Like the Social networks have a clear objective of users being ‘connected’ with friends, professionals or other like-minded users, being their basic objectives, their ‘first use’ experience forces the users to add connections. For the B2B applications, the primary business objectives would be different, it is important to choose what features to be included in the ‘first use’ experience.

Building ‘First-time use’ experience for the B2B Applications.

1) Which Role of the user will trigger the ‘First Use”

Establish and understand which role of the user from the customer organization will trigger the first use. This is an important step, to start with, as the type of user who will kick off the use of the new application in an organization could differ based on the type of application, industry type, and so on.

2) Identify the top objectives of the application/ service

Most design and product management teams have a fair idea of the top goals of the users using their product. Identify which feature can give a sense of immediate appreciation of your product, and focus on that feature for the ‘first use’ experience.

3) Define the goals of the ‘first use’ experience for your product:

Defining what your user would love to achieve with the ‘first use’ efforts is important. Adoption of any product will significantly increase if the users accomplish even single small goal out of a large list of features product offers.

4) Make it short and sweet, and not compelling:

All users have different levels of appetite for investing time for the first use. Having enough flexibility in the experience will surely help. If there are 5 steps of the experience, allow users to proceed without filling in all fields of the form, or skipping a section (to be completed later) would be a great idea. This is like walking a tightrope, make sure the experience is long enough to capture the most important information required for onboarding and short enough to keep the user interested.

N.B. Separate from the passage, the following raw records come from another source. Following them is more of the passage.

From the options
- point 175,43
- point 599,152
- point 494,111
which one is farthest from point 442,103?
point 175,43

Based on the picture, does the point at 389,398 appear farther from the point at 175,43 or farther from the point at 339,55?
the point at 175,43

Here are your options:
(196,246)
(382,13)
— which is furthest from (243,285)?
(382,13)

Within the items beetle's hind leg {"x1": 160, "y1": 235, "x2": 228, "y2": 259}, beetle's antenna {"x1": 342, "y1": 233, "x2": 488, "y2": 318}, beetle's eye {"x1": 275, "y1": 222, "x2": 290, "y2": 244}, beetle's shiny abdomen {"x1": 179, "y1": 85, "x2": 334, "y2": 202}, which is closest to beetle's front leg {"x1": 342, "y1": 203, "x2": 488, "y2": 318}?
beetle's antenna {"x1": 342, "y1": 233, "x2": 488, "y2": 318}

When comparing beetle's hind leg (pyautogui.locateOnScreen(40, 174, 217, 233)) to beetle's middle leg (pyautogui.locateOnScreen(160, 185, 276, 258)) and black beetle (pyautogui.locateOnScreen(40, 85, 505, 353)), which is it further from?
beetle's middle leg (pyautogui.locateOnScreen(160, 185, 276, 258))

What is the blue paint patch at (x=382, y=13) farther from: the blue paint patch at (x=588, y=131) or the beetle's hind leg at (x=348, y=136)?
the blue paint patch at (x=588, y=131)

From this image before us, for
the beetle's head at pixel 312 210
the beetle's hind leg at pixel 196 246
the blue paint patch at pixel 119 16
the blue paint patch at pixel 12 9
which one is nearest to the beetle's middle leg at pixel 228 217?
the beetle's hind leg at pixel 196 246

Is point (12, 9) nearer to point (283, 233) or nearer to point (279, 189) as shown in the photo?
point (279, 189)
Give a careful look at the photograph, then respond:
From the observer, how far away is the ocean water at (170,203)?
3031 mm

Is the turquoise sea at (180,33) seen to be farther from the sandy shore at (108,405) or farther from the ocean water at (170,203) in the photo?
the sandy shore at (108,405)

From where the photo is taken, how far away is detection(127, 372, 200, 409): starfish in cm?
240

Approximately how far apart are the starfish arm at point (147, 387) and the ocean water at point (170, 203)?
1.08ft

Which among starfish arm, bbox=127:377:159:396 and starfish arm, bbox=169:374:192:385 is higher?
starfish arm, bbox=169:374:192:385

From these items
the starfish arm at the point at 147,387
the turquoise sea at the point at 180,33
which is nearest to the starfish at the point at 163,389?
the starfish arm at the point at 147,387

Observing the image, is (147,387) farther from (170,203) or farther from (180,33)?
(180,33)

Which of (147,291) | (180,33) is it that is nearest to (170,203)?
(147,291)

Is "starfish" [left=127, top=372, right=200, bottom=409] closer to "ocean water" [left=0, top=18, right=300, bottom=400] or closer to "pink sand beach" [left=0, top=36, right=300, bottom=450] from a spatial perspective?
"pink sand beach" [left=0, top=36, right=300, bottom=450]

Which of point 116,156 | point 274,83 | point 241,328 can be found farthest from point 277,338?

5) Add some gamification to make it interesting.

Adding friendly communication, encouraging users to complete the ‘first use’ experience, would certainly retain an interest of the first-time user. Users who found the product ‘friendly’ will most likely be your product ambassadors in their organizations.

6) Trigger tasks for other user roles from the ‘first use’ scenarios.

Most enterprise products need an orchestration of tasks across multiple roles of users, it might be a great idea to trigger tasks for other user roles from the ‘first use’ experience workflow. Here is an example, from the B2C world, when you sign up for a new social network account, you are asked to add friends to your network, where a notification is fired to these friends, to accept the invite, or to sign up on the network.

7) Add familiarization of the UI as part of the ‘first use’ experience:

A new employee in the office is happy if someone walks you around the office showing where the coffee machine, restrooms are. Including the UI familiarization as part of the ‘first use’ or as a separate feature, might be a great idea. By announcing where to find what is always a good way to get started.

8) Make the ‘first use’ wizards available for later use:

Sometimes users skip sections of the ‘first use’ to meet the goal faster. Make sure this same experience is still available later at an appropriate place in UI.

9) Provide content or templates to get started:

Most enterprise applications UI looks empty and boring without any content. Giving some free content to start with is a great idea. Even offering some templates of object creation, from similar industry type might be a great idea. For example, if there is a dashboard in your application, the first-time user might see a lot of blanks, either showing some data or guide the user thru a process of creating data could be triggered from the dashboard itself.

To summarize, designing a ‘first use’ experience for enterprise products is as important at for a consumer application or social network.

In the world of subscription-based products, fast onboarding, adoption of product thru the customer organization are the key parameters for making sure the customers use the product, see the benefits, and hence renew their contract next year.